Содержание задания
[A] Ответьте по тексту на вопросы:
(i) Сколько выстрелов гремело при имени императрицы?
(ii) С кем граф занимался после обеда в своей палатке?
(iii) Кого императрица Елизавета прочила в герцоги Курляндские?
[B] Выведите без изменений ту часть текста, которая открывается словами «При армии находился» и закрывается словами «опровержение старых предубеждений.».

За столом графа соблюдалась пышная торжественность. Он никогда не обедал иначе как на серебре, а суповые чашки были внутри позолочены. Граф садился на первом месте и всегда назначал сам, кому сидеть рядом с ним по правую и по левую сторону (я помню, что удостоился этой чести два раза). Прочих же размещал церемониймейстер, в парадной одежде; в его распоряжении находились гренадеры, разносившие кушанья. Ликеры перед обедом и вина за столом подавались в изобилии, но никогда не пили за чье-нибудь здоровье, кроме больших царских праздников. В эти дни граф провозглашал тосты, и при имени императрицы гремел сто один выстрел; пятьдесят один при имени Великого князя и столько же в честь союзных государей. Пальба эта бывала и во время богослужения, если оно совершалось по какому-либо особенному торжеству.

После обеда граф шел в свою палатку с двумя тайными секретарями и занимался с ними до позднего вечера.

При армии находился волонтером королевско-польский, или саксонский принц Карл, которого императрица Елизавета прочила в герцоги Курляндские, но известно, что это не состоялось. Де ла Мессельер говорит, будто граф Фермор оклеветал его перед императрицей. Я не могу ни опровергнуть, ни подтвердить этого обвинения, не состоя в близких сношениях с этими господами. Но, сколько мне известно, принц не был близок с графом. Редко я видел, чтобы они говорили друг с другом, и никогда не видел, чтобы принц обедал у графа. Многое можно бы сказать об этих отношениях, если бы целью моих записок было опровержение старых предубеждений.

Записи с пространственными вопросами
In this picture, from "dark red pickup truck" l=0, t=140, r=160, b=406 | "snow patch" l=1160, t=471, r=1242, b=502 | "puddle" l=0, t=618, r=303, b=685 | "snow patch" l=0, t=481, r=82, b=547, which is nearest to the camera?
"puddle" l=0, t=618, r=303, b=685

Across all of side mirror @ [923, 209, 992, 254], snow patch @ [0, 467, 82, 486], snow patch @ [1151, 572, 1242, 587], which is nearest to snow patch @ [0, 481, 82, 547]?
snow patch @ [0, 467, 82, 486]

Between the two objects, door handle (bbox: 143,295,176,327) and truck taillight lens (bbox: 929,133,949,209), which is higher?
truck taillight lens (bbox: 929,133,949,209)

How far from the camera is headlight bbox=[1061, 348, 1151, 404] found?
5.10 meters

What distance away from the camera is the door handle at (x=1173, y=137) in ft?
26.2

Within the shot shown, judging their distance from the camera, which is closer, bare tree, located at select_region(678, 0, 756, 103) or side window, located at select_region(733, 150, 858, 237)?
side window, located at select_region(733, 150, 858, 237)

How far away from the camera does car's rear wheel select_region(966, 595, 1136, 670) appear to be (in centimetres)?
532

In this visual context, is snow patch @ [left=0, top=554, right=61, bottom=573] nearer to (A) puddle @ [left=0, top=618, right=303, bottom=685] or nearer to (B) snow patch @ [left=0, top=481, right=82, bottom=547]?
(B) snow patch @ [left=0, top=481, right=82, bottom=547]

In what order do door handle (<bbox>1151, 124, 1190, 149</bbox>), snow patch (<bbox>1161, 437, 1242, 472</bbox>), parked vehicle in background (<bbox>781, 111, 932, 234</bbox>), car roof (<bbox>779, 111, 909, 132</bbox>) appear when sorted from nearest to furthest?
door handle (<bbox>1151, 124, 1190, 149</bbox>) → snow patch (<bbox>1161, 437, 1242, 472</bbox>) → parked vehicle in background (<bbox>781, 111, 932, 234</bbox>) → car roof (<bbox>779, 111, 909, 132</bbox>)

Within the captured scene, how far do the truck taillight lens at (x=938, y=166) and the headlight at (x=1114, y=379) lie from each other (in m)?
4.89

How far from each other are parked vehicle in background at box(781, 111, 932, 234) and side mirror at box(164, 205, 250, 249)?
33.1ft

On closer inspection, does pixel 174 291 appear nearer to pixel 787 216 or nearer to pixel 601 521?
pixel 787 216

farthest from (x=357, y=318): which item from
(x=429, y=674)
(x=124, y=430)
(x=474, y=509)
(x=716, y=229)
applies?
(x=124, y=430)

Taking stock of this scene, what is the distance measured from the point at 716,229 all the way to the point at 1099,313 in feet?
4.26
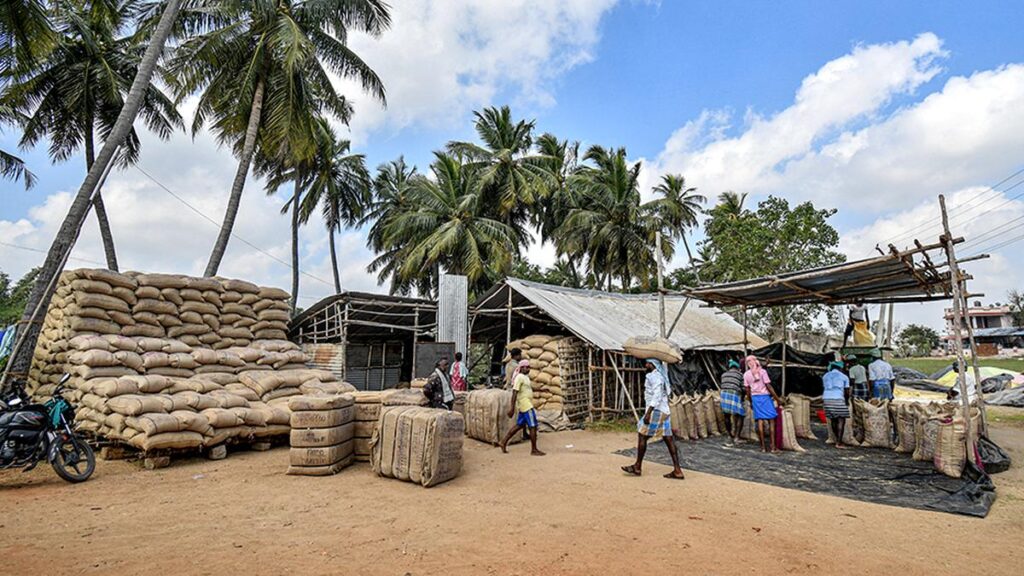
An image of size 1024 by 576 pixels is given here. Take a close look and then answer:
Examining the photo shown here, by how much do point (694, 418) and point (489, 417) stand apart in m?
3.60

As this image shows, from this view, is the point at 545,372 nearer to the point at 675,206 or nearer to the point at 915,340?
the point at 675,206

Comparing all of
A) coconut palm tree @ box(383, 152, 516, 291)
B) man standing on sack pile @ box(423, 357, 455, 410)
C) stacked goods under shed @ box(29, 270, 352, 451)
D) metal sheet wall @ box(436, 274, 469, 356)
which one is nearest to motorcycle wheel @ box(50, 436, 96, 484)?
stacked goods under shed @ box(29, 270, 352, 451)

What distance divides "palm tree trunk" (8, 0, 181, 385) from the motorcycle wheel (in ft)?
9.74

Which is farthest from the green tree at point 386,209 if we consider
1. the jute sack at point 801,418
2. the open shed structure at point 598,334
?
the jute sack at point 801,418

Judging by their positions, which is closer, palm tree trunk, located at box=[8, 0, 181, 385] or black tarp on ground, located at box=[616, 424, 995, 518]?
black tarp on ground, located at box=[616, 424, 995, 518]

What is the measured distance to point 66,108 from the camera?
1465cm

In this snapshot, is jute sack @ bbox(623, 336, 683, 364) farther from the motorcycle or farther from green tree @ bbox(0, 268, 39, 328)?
green tree @ bbox(0, 268, 39, 328)

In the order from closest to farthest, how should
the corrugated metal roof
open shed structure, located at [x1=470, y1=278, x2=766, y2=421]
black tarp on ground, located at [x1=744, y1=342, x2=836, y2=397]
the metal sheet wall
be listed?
open shed structure, located at [x1=470, y1=278, x2=766, y2=421]
the corrugated metal roof
black tarp on ground, located at [x1=744, y1=342, x2=836, y2=397]
the metal sheet wall

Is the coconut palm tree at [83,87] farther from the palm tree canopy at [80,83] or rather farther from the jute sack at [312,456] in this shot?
the jute sack at [312,456]

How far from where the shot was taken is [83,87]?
14.2 meters

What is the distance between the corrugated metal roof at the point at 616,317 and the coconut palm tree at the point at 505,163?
7.88 meters

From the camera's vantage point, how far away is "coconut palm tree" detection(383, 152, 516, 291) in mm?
20891

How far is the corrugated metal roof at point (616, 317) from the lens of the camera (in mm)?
11703

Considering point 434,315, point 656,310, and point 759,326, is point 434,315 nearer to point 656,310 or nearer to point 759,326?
point 656,310
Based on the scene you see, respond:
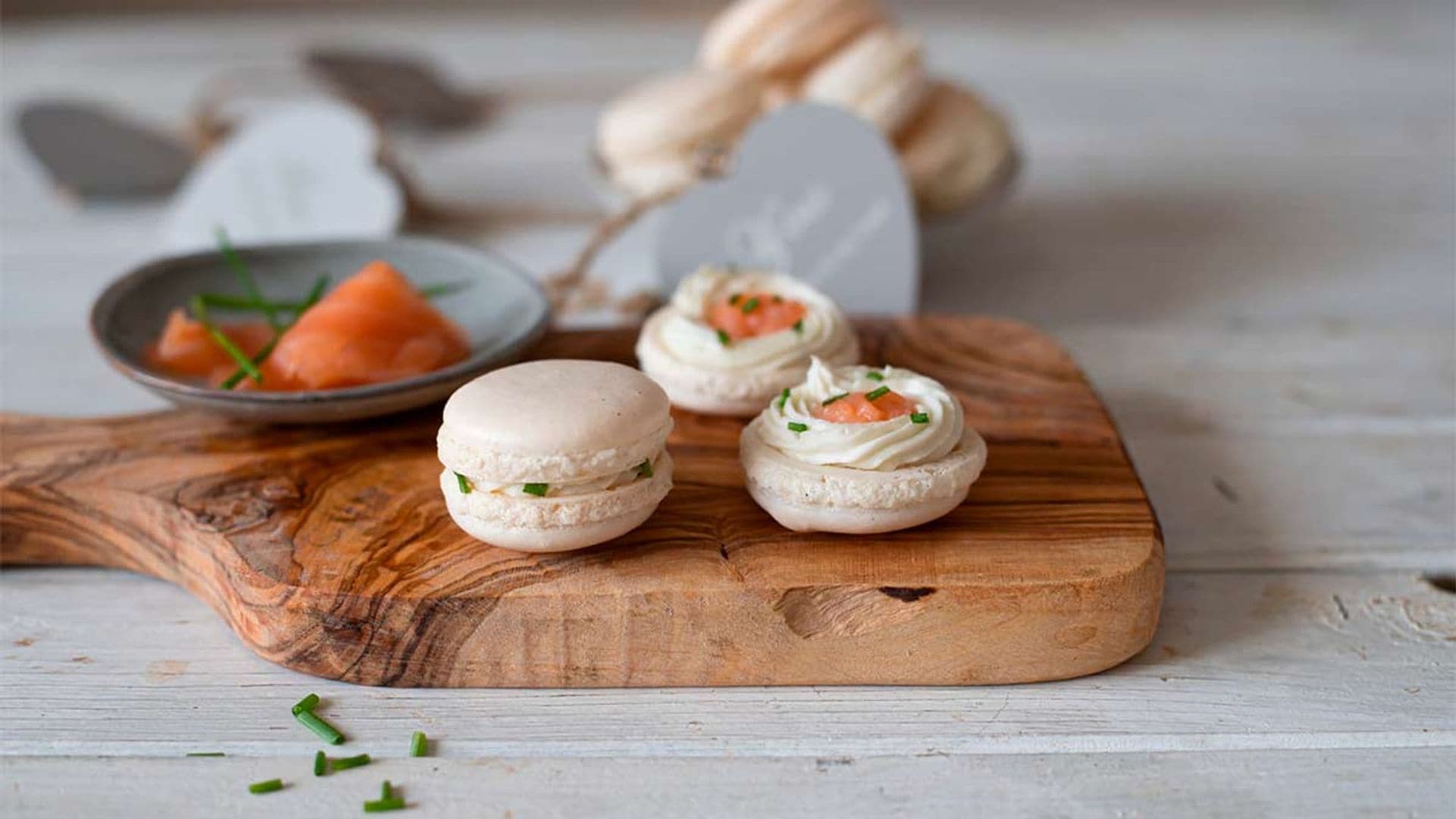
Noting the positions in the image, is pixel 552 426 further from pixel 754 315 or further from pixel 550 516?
pixel 754 315

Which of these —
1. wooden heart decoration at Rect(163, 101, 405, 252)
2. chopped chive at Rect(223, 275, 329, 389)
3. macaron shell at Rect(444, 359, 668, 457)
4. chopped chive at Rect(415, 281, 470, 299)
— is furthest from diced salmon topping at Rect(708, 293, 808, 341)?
wooden heart decoration at Rect(163, 101, 405, 252)

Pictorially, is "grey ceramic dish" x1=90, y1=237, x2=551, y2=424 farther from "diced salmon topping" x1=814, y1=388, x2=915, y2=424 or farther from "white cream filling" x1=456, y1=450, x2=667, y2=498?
"diced salmon topping" x1=814, y1=388, x2=915, y2=424

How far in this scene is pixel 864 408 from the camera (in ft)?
5.92

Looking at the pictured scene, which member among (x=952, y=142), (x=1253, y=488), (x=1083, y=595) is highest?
(x=952, y=142)

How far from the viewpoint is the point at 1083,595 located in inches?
66.7

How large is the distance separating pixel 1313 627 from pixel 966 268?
1581 millimetres

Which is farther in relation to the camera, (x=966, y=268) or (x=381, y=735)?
(x=966, y=268)

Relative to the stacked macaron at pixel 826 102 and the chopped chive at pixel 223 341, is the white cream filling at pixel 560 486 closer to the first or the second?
the chopped chive at pixel 223 341

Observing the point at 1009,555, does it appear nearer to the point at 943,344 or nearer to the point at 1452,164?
the point at 943,344

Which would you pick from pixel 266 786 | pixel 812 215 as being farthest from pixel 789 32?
pixel 266 786

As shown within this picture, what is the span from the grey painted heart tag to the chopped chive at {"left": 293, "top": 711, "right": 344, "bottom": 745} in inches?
47.2

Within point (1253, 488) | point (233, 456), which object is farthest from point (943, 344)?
point (233, 456)

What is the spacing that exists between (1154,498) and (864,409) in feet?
2.25

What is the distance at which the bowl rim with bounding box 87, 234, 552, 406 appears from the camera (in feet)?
6.63
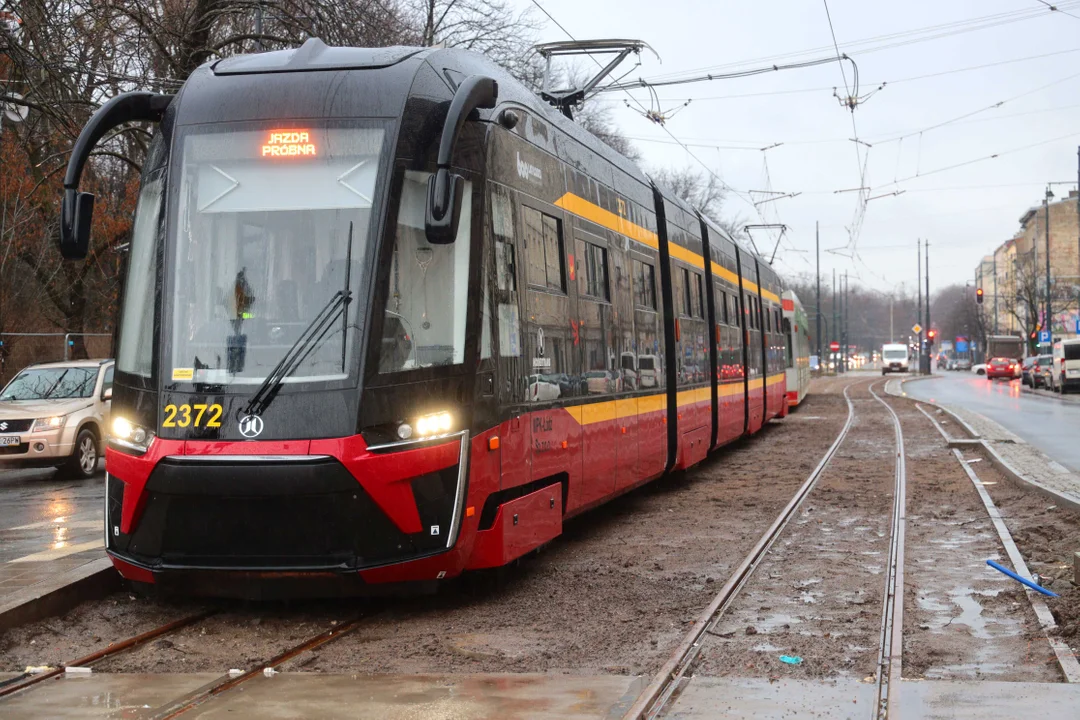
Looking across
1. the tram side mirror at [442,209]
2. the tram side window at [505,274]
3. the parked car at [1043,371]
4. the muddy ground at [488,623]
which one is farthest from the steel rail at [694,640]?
the parked car at [1043,371]

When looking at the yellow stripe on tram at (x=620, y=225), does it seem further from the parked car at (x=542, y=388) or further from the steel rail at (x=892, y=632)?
the steel rail at (x=892, y=632)

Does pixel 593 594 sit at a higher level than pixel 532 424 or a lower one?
lower

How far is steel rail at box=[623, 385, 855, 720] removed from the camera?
576cm

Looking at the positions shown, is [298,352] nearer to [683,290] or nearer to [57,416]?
[683,290]

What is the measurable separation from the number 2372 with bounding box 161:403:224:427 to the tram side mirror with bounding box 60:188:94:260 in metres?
1.20

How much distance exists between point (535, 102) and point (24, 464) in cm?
1101

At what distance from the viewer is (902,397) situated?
46344 millimetres

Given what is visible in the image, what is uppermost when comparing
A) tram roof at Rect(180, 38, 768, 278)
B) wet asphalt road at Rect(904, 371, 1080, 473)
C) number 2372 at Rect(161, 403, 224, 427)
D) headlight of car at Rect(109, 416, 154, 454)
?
tram roof at Rect(180, 38, 768, 278)

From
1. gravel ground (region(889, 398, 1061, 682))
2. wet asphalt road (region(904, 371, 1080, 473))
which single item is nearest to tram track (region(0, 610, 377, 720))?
gravel ground (region(889, 398, 1061, 682))

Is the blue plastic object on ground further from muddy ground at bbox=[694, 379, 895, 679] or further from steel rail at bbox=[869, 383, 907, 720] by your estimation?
muddy ground at bbox=[694, 379, 895, 679]

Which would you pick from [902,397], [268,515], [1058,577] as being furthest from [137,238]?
[902,397]

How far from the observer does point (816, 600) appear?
844 cm

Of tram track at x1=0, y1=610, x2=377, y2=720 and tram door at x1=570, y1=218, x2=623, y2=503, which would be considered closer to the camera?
tram track at x1=0, y1=610, x2=377, y2=720

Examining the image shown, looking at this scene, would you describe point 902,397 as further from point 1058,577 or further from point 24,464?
point 1058,577
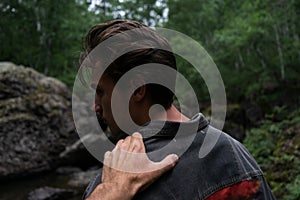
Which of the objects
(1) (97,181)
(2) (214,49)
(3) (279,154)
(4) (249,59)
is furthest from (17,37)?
(1) (97,181)

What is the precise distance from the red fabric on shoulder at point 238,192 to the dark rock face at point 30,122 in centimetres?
1133

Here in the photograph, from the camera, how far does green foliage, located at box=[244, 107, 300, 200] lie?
6109 mm

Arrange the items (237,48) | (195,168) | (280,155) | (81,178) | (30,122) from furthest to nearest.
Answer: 1. (237,48)
2. (30,122)
3. (81,178)
4. (280,155)
5. (195,168)

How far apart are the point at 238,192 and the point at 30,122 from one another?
11.9 meters

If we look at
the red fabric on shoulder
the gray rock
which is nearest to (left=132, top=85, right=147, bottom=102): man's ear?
the red fabric on shoulder

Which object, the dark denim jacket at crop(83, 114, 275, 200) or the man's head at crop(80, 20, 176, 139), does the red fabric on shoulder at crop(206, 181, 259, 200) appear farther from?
the man's head at crop(80, 20, 176, 139)

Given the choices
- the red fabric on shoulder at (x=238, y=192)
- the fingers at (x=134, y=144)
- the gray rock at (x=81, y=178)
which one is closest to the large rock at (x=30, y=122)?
the gray rock at (x=81, y=178)

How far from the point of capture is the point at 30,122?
41.2 ft

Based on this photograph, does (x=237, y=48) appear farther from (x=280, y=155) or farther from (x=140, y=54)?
(x=140, y=54)

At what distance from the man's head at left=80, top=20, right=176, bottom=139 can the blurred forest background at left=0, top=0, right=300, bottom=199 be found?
474 centimetres

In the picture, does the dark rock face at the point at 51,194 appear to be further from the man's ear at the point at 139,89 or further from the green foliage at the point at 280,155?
the man's ear at the point at 139,89

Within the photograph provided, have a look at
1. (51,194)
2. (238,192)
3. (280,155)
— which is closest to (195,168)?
(238,192)

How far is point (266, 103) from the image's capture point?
16656 millimetres

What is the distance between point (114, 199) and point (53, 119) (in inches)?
474
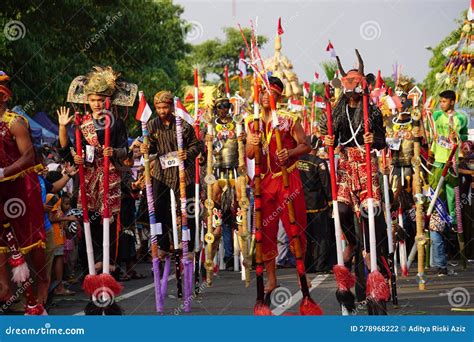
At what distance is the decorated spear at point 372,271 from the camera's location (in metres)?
11.1

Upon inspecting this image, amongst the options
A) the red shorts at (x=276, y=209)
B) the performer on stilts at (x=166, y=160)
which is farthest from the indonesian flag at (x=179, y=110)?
the red shorts at (x=276, y=209)

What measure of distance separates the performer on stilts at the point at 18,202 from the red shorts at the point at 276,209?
205 centimetres

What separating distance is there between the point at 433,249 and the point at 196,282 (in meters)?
4.10

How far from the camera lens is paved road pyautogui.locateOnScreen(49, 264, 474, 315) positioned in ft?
41.7

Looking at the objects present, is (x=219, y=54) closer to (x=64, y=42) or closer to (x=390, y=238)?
(x=64, y=42)

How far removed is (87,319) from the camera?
392 inches

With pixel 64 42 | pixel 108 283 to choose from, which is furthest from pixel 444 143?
pixel 64 42

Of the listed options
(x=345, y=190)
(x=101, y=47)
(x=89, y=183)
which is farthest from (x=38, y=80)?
(x=345, y=190)

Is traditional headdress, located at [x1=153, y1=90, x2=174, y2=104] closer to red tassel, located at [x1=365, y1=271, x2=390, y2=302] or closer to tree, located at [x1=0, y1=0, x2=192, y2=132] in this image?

Итоговые результаты
[A]
(i) Сто один.
(ii) С двумя тайными секретарями.
(iii) Королевско-польского, или саксонского, принца Карла.

[B]
При армии находился волонтером королевско-польский, или саксонский принц Карл, которого императрица Елизавета прочила в герцоги Курляндские, но известно, что это не состоялось. Де ла Мессельер говорит, будто граф Фермор оклеветал его перед императрицей. Я не могу ни опровергнуть, ни подтвердить этого обвинения, не состоя в близких сношениях с этими господами. Но, сколько мне известно, принц не был близок с графом. Редко я видел, чтобы они говорили друг с другом, и никогда не видел, чтобы принц обедал у графа. Многое можно бы сказать об этих отношениях, если бы целью моих записок было опровержение старых предубеждений.